Pada tahun 1828 penduduk Pulau Kangean, sekitar 300 orang, diangkut ke Pulau Laut untuk dijual sebagai budak. Said Hassan al Habsyi pernah bertemu dengan sebuah eskader Lanun di Selat Bali yang berasal dari pangkalan Pulau Laut itu. Di kawasan Laut Flores pun ada pangkalan di beberapa pulau kecil, seperti tanah Jampea, Kalao, Bonerate, Puau Riung di lepas pantai Flores Barat (Manggarai) sebagai pusat perompak Mangindao, Balangingi, dan Tobelo (Lapian 1987: 274). Pada tahun 1850-1876 diinformasikan tentang serangan bajak laut dari Sulu dan Manggarai ke Pulau Kangean dan Bawean (Waal 1879: 28-30). Rekonstruksi kesejarahan menunjukkan posisi Pulau Kangean yang berada di tengah persimpangan beberapa pangkalan bajak laut (lanun) maka bisa diterima kalau orang Kangean mempunyai folklor tentang lanun.
Orang Kangean menyebut lanun setiap kali ditanyakan tentang terjadinya pemukiman penduduk di perbukitan (dera ). Pola perkampungan di dera dikelilingi pagar hidup, semak belukar dengan satu pintu besar yang terbuat dari kayu untuk melindungi diri dari serangan lanun. Keberadaan satu pintu masuk mempunyai fungsi mengawasi aktifitas warga dan orang luar. Ketika ada serangan lanun, pintu itu ditutup dan warga berusaha mempertahankan diri. Pemukiman penduduk di daerah perbukitan (dera ) tersebar di Kangajen Dera , Torjek Dera , Temor Jengjeng Dera , Cangkramaan, Deandung (Bustami 2001).

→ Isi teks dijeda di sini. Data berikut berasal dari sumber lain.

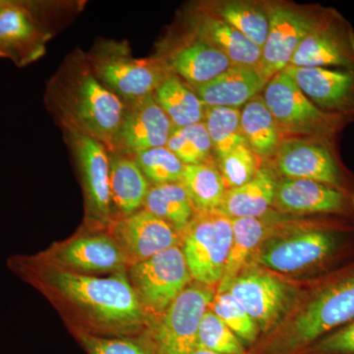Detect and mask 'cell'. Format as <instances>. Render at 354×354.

Kemudian, pemukiman penduduk terdapat di wilayah pesisir dihuni oleh lanun. Wilayah pesisir itu bagi lanun berfungsi sebagai pengisi bahan bakar perahu, bahan makanan (feeder points), dan penyimpanan hasil bajakan lanun. Pemukiman di wilayah pesisir ini saat itu dihuni oleh keturunan lanun dari hasil kawin mawin dengan perempuan di kawasan itudan dari berbagai wilayah yang telah ditaklukkan. Menurut informan, R. Imran, 70 tahun, desa Angon-Angon menyatakan bahwa dialek orang pesisir di Kangean itu kasar karena keturunan lanun bahkan di wilayah itu terdapat nama Pulau Pagerungan yang berasal dari Pegarongan. Banyak orang Kangean yang ditangkap oleh lanun dan dijadikan budak termasuk di antaranya Untung Surapati.